Records from a data source
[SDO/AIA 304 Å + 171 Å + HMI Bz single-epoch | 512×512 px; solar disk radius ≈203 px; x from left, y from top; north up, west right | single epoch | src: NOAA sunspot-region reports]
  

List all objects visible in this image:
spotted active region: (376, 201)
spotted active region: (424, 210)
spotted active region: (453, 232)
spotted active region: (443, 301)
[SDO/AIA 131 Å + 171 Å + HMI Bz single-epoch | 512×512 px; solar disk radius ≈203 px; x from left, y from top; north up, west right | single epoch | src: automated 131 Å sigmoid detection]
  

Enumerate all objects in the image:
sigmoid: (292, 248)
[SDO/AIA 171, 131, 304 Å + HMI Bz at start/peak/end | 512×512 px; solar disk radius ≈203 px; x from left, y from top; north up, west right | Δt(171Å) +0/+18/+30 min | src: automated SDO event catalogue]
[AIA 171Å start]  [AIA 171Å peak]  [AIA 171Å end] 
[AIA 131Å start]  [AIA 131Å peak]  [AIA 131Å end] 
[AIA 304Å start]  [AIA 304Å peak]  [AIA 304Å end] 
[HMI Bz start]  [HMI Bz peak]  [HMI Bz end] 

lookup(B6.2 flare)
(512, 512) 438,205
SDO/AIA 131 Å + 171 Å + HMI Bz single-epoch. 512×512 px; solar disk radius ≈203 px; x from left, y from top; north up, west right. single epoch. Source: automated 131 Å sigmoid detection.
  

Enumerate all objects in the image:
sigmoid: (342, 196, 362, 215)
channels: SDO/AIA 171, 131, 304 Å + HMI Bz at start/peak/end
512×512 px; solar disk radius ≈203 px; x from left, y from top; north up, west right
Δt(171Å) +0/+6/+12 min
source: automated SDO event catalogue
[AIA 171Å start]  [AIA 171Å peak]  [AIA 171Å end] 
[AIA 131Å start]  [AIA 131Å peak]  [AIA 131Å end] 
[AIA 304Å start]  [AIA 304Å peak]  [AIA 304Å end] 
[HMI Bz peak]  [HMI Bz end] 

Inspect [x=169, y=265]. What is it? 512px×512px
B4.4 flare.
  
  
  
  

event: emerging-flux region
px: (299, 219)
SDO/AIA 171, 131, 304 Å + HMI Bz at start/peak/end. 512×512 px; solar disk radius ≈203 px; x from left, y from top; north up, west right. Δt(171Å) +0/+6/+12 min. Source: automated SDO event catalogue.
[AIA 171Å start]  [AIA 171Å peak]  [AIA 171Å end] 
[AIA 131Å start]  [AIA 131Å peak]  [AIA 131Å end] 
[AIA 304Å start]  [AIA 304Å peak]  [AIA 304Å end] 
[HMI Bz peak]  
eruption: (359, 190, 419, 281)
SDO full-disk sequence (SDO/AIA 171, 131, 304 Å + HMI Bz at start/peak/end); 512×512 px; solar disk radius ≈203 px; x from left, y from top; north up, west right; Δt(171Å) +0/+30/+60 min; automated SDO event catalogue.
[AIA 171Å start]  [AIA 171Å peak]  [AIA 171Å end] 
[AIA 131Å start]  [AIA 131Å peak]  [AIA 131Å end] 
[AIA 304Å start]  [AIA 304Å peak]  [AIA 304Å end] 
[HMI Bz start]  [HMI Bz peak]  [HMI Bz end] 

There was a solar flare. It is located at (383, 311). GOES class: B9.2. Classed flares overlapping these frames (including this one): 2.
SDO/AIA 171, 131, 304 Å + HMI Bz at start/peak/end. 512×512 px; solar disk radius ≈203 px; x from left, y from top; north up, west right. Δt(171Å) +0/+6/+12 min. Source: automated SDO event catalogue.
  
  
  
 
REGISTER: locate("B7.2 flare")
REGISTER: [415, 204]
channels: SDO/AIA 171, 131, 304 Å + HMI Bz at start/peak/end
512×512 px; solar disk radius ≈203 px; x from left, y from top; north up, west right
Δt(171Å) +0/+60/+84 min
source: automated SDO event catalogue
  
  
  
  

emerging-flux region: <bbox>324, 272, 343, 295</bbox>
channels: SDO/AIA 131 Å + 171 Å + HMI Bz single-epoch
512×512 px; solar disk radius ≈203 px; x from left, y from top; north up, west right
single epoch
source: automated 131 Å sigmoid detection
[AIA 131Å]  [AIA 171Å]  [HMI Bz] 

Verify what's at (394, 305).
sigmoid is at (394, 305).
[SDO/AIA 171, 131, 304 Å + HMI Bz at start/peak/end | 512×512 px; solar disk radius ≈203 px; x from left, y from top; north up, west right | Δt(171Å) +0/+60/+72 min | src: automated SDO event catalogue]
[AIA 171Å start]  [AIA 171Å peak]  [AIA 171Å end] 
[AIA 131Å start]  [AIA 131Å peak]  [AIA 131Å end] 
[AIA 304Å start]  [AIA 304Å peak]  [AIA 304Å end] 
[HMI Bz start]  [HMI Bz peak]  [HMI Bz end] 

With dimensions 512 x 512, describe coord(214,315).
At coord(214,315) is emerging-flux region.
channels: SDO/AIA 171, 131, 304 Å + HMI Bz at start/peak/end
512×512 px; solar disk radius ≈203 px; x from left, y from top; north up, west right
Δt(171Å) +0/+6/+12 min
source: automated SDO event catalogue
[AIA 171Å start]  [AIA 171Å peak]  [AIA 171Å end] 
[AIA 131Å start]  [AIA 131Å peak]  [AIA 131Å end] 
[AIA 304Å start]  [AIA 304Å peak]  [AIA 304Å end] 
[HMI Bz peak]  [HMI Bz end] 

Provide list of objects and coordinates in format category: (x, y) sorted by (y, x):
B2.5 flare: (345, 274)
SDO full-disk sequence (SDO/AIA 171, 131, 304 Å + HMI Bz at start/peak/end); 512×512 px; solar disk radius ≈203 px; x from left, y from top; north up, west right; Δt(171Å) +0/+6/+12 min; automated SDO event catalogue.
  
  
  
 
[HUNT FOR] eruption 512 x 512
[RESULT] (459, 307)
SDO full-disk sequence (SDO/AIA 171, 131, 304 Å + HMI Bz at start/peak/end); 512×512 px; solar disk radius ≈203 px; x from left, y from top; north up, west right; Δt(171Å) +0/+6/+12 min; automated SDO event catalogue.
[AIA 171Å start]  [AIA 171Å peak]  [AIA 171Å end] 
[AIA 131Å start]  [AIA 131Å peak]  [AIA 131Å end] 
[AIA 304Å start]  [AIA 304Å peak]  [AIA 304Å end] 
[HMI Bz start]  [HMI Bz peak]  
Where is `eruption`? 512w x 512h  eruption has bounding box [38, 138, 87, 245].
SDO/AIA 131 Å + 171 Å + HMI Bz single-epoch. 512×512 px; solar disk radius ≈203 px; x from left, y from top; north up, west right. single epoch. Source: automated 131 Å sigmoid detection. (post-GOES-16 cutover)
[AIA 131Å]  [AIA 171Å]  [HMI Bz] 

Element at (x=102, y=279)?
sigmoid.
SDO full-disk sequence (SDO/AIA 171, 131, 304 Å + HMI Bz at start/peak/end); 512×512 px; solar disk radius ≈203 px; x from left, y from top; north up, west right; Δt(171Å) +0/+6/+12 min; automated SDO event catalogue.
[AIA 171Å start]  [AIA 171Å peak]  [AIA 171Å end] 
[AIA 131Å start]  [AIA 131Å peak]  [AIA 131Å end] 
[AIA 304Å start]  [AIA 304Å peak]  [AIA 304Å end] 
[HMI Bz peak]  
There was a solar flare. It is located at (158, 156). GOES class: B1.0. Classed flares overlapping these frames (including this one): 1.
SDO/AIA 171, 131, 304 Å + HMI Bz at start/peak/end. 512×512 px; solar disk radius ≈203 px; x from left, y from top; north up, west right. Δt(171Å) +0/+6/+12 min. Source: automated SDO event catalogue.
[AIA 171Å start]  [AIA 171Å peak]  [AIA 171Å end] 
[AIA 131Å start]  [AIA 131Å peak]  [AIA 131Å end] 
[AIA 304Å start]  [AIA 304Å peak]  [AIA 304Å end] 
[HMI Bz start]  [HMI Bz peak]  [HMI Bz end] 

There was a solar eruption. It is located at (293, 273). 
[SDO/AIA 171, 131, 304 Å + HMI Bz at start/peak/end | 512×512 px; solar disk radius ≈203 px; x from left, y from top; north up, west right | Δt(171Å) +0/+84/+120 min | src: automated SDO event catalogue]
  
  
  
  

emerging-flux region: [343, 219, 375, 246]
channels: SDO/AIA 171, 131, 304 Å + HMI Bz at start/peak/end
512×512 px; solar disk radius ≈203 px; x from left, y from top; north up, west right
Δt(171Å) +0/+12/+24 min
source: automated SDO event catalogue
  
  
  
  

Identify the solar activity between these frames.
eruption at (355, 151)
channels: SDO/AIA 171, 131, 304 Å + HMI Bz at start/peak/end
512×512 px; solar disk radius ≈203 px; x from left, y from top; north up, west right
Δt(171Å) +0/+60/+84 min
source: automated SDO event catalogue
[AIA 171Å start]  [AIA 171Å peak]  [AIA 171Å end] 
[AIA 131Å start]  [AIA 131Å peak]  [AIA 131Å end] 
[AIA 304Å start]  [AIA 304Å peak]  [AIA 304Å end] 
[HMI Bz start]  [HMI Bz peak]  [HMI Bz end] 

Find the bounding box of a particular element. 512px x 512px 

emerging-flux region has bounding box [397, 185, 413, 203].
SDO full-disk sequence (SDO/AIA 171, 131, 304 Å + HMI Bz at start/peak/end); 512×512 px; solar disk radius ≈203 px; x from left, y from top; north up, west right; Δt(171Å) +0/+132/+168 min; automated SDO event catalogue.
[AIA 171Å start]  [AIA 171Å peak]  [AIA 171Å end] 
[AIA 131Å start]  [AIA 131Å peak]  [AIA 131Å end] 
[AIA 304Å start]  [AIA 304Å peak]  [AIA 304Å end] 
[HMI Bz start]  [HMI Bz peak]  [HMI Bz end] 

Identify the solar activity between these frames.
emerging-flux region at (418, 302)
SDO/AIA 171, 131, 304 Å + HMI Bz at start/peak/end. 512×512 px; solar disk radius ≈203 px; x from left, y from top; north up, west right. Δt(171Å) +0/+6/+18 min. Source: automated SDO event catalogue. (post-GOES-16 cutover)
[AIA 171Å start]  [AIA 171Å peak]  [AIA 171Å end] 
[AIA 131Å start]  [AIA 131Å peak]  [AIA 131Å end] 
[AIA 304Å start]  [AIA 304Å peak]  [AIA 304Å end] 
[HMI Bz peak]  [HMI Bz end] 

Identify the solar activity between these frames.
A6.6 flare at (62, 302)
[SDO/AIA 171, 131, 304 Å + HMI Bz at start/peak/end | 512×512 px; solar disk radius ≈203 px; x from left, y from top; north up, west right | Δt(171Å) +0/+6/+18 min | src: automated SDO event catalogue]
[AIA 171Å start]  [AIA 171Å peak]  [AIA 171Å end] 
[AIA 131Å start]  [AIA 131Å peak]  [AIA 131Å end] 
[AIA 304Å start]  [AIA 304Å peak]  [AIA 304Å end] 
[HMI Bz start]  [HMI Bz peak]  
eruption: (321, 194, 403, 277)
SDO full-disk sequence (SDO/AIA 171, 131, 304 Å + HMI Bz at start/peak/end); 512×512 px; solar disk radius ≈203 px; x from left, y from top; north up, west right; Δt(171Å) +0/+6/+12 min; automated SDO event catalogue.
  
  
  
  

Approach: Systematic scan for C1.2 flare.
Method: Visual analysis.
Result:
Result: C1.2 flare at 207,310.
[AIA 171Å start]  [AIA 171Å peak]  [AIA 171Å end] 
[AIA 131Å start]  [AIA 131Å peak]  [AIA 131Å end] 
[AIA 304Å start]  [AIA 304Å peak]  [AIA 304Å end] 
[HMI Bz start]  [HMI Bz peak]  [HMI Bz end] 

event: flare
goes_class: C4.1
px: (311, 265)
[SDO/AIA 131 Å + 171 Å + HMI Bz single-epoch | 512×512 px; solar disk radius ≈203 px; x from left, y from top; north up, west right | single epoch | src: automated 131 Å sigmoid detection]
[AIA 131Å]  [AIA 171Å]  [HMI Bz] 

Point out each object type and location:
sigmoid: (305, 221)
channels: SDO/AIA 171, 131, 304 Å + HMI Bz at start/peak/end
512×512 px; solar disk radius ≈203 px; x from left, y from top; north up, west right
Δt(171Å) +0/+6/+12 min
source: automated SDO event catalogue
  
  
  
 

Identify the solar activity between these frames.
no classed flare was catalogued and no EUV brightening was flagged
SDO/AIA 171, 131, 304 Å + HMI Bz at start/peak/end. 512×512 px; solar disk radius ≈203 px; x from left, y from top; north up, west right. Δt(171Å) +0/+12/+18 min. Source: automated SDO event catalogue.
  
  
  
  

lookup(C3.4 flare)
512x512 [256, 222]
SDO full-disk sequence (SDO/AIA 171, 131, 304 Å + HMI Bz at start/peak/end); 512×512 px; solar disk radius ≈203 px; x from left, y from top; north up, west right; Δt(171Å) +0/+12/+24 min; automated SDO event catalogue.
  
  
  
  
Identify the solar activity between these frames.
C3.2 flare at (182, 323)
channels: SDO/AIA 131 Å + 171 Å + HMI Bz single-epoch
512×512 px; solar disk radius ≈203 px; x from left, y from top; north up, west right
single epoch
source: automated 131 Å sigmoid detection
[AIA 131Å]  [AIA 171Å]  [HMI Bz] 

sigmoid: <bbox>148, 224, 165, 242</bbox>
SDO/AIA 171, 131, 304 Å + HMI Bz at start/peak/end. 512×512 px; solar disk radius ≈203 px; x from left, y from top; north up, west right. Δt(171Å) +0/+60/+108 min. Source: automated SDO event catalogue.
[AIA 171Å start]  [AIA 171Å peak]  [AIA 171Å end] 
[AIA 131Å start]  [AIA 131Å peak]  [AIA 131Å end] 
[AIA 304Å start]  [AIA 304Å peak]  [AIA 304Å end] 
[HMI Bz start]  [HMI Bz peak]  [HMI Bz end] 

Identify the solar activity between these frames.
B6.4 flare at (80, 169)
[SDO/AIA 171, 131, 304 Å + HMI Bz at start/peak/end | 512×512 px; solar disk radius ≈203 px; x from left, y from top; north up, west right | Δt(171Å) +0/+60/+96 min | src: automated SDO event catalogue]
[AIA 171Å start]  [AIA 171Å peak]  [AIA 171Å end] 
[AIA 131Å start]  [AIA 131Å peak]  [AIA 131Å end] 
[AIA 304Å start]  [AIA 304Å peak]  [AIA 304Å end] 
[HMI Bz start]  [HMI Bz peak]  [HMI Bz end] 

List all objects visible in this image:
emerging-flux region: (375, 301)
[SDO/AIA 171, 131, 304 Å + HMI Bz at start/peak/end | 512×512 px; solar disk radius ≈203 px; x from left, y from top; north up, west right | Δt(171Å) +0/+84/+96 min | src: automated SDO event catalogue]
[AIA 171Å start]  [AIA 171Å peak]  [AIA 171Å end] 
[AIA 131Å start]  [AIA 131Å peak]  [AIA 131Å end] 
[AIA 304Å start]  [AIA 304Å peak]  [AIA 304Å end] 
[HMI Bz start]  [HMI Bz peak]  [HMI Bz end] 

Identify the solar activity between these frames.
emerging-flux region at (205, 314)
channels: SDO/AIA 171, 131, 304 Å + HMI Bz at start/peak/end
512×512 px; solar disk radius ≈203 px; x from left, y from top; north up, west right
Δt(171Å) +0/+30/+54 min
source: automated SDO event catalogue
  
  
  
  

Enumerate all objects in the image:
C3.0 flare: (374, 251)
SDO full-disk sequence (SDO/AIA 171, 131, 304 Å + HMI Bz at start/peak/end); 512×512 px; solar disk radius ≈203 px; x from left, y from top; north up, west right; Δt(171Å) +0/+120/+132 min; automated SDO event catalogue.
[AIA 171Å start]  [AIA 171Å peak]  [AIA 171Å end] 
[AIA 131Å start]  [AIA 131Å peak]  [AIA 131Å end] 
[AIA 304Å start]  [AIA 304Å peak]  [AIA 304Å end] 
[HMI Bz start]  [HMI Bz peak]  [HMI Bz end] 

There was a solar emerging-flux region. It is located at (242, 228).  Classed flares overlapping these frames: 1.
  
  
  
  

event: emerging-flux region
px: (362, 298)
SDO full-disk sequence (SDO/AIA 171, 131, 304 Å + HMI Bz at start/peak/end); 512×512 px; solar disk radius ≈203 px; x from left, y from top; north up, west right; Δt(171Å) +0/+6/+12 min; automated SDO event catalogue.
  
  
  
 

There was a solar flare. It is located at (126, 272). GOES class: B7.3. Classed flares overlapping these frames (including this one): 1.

Task details: Copy the lines above exactly, beginning at the line that has "right | Δt(171Å) +0/+6/+18" and stopping after the line that has "eruption: (321, 194, 403, 277)", and omit the rest.

Result of this task:
[SDO/AIA 171, 131, 304 Å + HMI Bz at start/peak/end | 512×512 px; solar disk radius ≈203 px; x from left, y from top; north up, west right | Δt(171Å) +0/+6/+18 min | src: automated SDO event catalogue]
[AIA 171Å start]  [AIA 171Å peak]  [AIA 171Å end] 
[AIA 131Å start]  [AIA 131Å peak]  [AIA 131Å end] 
[AIA 304Å start]  [AIA 304Å peak]  [AIA 304Å end] 
[HMI Bz start]  [HMI Bz peak]  
eruption: (321, 194, 403, 277)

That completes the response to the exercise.